Source document >>
Mr Ley submits that, at least, the appellant in the present case should have been told the breath/alcohol reading in figures resulting from the roadside breath specimen. The appellant had given evidence, supported by an expert witness, that the amount of drink he had consumed could not have taken him above the legal limit. Mr Ley accepts that the District Judge was entitled to apply a presumption that the devices used were working correctly, but he refers to cases in which that presumption has been displaced. In O’Sullivan v DPP (unreported)(27 March 2000), there was a very large difference between Intoximeter readings taken at 1 am and a reading taken less than two hours later. Having considered the evidence, Butterfield J stated:
“There was something surprising, to say the least, and very unusual about the results produced by the Intoximeter on this night.”
An appeal against conviction was allowed, Butterfield J, with whom Kennedy LJ agreed, holding that the prosecution had failed to prove affirmatively that the particular Intoximeter device was reliable. In Parrish v DPP [2000] RTR 143, a conviction was quashed because the magistrates had declined to allow an adjournment to enable expert evidence to be called to contradict the evidence of scientific analysis of a blood sample.

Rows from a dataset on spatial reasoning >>
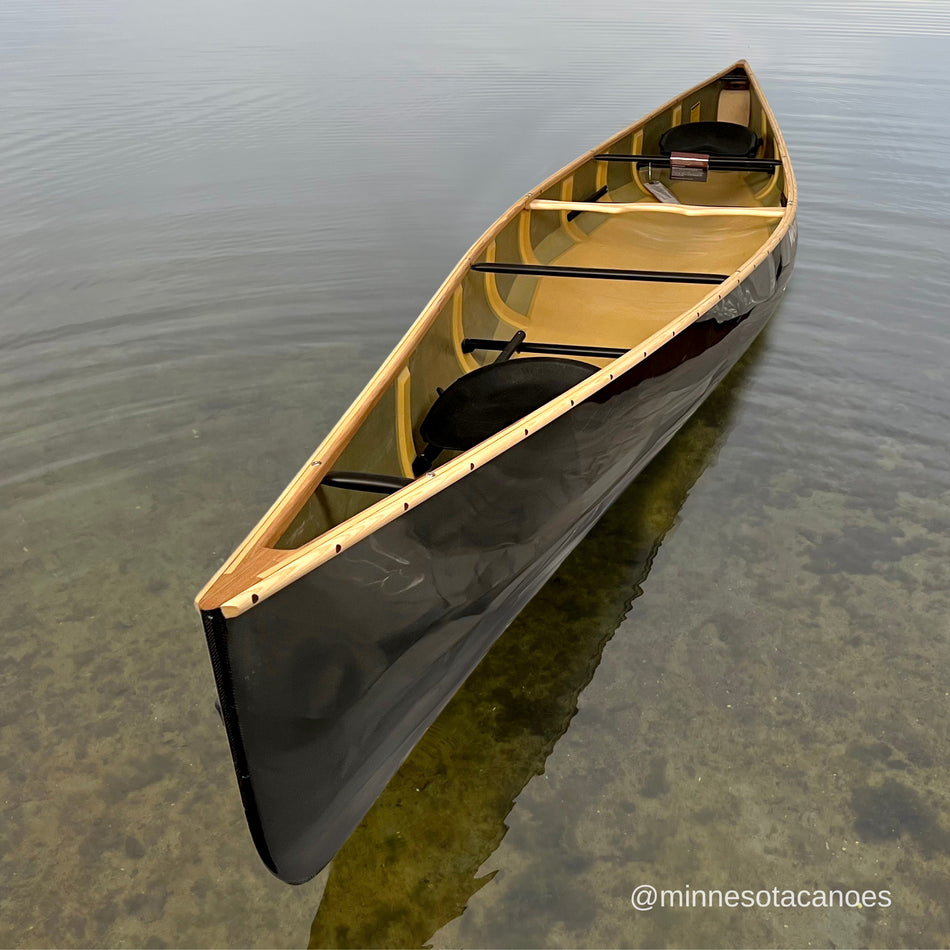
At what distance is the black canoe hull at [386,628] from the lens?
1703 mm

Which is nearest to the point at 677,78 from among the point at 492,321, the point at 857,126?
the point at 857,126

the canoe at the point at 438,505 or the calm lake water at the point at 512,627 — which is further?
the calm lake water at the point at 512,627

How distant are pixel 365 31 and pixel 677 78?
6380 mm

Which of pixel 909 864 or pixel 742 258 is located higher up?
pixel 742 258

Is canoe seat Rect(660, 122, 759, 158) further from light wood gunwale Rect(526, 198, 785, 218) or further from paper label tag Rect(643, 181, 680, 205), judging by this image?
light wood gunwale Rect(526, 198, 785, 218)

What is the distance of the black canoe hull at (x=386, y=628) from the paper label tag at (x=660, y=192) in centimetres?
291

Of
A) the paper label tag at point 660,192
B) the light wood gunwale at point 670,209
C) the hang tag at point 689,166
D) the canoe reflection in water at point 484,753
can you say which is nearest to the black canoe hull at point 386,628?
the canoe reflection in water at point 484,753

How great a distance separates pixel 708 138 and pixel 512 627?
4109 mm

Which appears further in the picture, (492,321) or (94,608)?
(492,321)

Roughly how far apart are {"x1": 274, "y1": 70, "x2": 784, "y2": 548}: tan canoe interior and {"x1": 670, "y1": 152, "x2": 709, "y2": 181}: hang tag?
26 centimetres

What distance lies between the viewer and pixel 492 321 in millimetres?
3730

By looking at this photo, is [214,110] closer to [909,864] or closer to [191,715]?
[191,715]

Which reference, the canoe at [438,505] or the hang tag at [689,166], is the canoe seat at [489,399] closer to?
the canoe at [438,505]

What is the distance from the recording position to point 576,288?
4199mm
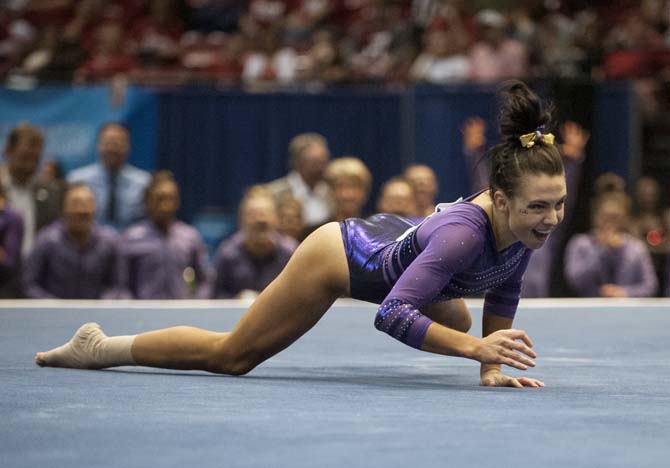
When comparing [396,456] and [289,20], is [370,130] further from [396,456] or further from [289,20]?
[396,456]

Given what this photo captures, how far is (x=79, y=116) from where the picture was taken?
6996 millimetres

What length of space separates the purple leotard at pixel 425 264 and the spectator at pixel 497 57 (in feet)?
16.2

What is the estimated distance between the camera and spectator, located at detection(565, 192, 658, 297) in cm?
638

To-do list >>
[1] List every person whom the legal passage names together with a title such as Mr, J, or LJ.
[2] Reproduce the entries word for word, the stretch from the line that contains "When comparing [396,456]" through the end of the entries.
The legal passage and the entries come from separate sources.

Per-task answers >>
[1] Mr Ley, Butterfield J, Kennedy LJ

[2]
When comparing [396,456] and [289,20], is [370,130] further from [396,456] or further from [289,20]?
[396,456]

Given what this photo captures, how far is (x=79, y=116) from where the picture was taken?
6996 millimetres

What length of space separates the purple leotard at pixel 425 264 and the spectator at pixel 497 57 (in feet)?
16.2

What is the estimated distance between the camera and spectator, located at detection(565, 192, 658, 297) in cm?
638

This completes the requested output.